Politics and Thieves: Chris Christie Spikes the Muslim Political Football

Politics and Thieves: Chris Christie Spikes the Muslim Political Football

—by , August 25, 2010

Chris Christie is back from vacation, rested and ready to kick some ass.

At a press conference earlier this week, state senate President Steve Sweeney welcomed back the New Jersey governor and said, “You look great.”

“Bad news for you guys,” Chris quipped.

Aw, it’s funny because it’s true. Because Governor Christie isn’t just making state legislators look bad, he’s making politicians everywhere look like chumps. He did so by taking an admirable position on the so-called “Ground Zero mosque,” which the AP thinks is an odd moniker since it’s a Muslim community center and not actually at the World Trade Center.

At the press conference, Christie dubbed the issue a “political football” and faulted President Obama for picking it up.

(This eschewed the fact that Republicans were the first ones on the field and compelled the President to join the game. Salon charted how a small-time, right wing blogger stoked the anger to a national level. Astonishingly, before these very same Muslims were plotting to enslave Manhattan with Shariah law, they were sitting on the couch at Fox and Friends.)

Here’s what Christie said: “[W]e have to acknowledge, respect and give some measure of deference to the feelings of the family members who lost their loved ones there that day. But it would be wrong to so overreact to that, that we paint Islam with a brush of radical Muslim extremists that just want to kill Americans because we are Americans.”

That was the extent of his comments on what should be done in New York, because by getting into it further, “I would be guilty of candidly, what I think some Republicans are guilty of, and the president is now, the president is guilty of—of playing politics with this issue, and I simply am not going to do it.”

So basically what he said is: It’s a local issue. Freedom of religion, sensitivity to the terrorist attacks—you’re not making me pick a side.

Supporters of the mosque’s rights were more than happy to hear this—they’ll take whatever they can get. The Council on American-Islamic Relations sent a mass e-mail to its members urging them to thank the Governor.

Others were not so happy.

Hot Air’s Allahpundit compared the reaction to President Obama’s: “like O, he’s voting present” Though it’s worth noting that Obama did make a judgment on the freedom of religion; Christie’s punting of the “political football” was more absolute. It’s the kind of holier-than-thou moment that has bestselling Republican author Mark Levin claiming he’s “not necessarily presidential material.”

Conversely, Marc Ambinder of The Atlantic liked the cut of Christie’s jib against demonizing Muslims: “No one, except for Chris Christie is openly worried about anti-Muslim prejudice being openly practiced, sanctioned, and endorsed by people running for, and in, high office. Tonally, this one guy seems to get this issue just right.” Ooh—even Britain’s unabashedly liberal paper The Guardian took note of his words of warning.

So what did Christie do with this “political football?” Did he punt it?

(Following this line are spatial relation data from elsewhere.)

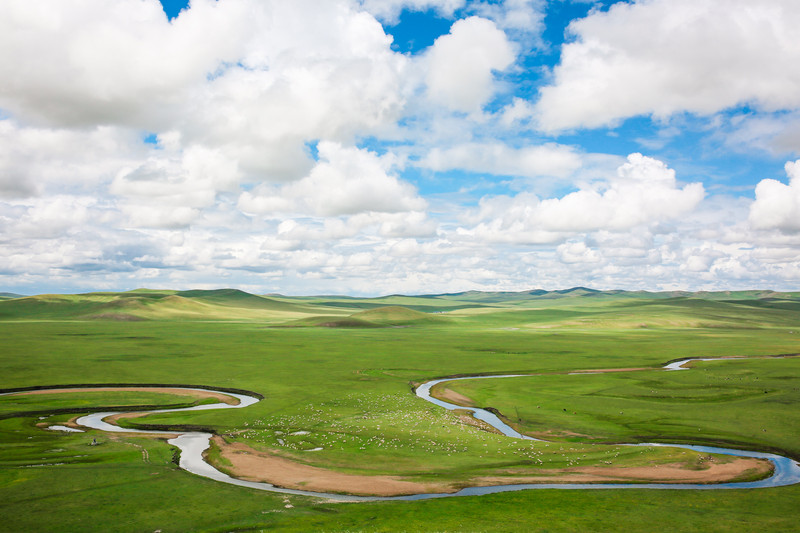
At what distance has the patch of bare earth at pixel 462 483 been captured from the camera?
39.3m

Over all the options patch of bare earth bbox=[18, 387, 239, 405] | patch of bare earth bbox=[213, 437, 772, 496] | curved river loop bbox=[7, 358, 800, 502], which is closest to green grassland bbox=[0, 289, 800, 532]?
patch of bare earth bbox=[213, 437, 772, 496]

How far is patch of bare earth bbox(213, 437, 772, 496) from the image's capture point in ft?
129

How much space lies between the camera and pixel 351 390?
83375mm

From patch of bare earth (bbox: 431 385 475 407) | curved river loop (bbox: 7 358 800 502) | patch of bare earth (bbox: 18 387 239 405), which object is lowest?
patch of bare earth (bbox: 431 385 475 407)

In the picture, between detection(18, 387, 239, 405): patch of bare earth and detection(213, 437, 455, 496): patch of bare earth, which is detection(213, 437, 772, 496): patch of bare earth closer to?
detection(213, 437, 455, 496): patch of bare earth

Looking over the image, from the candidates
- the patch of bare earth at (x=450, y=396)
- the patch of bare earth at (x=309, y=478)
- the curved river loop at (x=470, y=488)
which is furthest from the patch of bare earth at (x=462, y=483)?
the patch of bare earth at (x=450, y=396)

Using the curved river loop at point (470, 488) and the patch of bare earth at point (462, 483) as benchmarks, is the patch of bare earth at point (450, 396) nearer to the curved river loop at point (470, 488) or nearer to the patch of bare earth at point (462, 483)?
the curved river loop at point (470, 488)

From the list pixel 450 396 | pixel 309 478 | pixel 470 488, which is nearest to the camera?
pixel 470 488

Spike it?

I happen to believe he batted it down—stopping a gain in a play where only Republicans seem to be getting any yardage. Christie seems to understand that American democracy is a game where there really are no end zones, just greater distances from the 50 yard line. And gone unchecked, we’ll see people move the ball further and further afield.

If you recall last August, after the town hall hysterics over health care reform’s “death panels,” a White House advisor named Van Jones became a source of great interest on the right. Jones was a 40 year-old civil rights and environmental activist, a guy whose ideas about “green jobs” were lauded by the likes of Meg Whitman, likely the next Republican governor of California. In the spring of 2009, Jones joined the Obama administration to coordinate on such projects. Then in August, Glenn Beck aimed all the forces of right wing anger directly at him.

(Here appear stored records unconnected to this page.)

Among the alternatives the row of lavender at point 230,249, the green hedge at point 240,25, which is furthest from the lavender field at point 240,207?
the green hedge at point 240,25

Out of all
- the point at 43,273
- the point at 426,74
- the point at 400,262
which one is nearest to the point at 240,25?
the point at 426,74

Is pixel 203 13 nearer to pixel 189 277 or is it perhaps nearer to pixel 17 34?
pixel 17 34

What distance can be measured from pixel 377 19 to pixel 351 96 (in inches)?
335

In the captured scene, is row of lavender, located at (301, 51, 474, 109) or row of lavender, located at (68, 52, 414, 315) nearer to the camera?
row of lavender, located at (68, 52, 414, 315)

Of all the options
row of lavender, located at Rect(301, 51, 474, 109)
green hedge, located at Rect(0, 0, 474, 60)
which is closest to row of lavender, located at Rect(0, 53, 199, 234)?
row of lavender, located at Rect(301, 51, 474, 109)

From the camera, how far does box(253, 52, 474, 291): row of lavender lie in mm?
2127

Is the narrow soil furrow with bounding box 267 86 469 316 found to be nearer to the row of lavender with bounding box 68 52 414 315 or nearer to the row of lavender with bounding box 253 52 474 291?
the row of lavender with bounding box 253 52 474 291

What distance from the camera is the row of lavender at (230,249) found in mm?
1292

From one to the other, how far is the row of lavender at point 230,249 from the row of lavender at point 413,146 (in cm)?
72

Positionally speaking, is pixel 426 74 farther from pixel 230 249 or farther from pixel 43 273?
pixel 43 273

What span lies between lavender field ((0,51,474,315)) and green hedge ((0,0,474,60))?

Claims emerged that Jones blamed the Bush administration for 9/11. A video showed him calling Republicans “assholes.” The stain of radicalism was applied so thoroughly and so quickly that he was unable to defend himself, despite how nefarious and faulted the brush that did it to him was. He resigned in early September.

At that point, everybody sort of looked around and wondered: Who’s next? Who’s the next Van Jones?

Returning to the present day, some of the savviest New York political observers believe this Muslim community center will never be built because the organizers were too impolitic in their launch, too imbecilic in their handling of the uproar, and now too incapable of getting any real support.

So consider that the ‘Ground Zero mosque’ is dead. Who’s next?

Well, there are some rumblings about a high school football team in Dearborn, Michigan that moved to all-night practices to coincide with their Muslim players’ fasts for Ramadan. An uncontroversial decision among the teammates, but Glenn Beck mentioned them on his radio show this week as a sign that America is slipping away from Christianity and moving toward Shariah law.

These are the kinds of political footballs Americans need to stop tossing. Governor Christie gets that.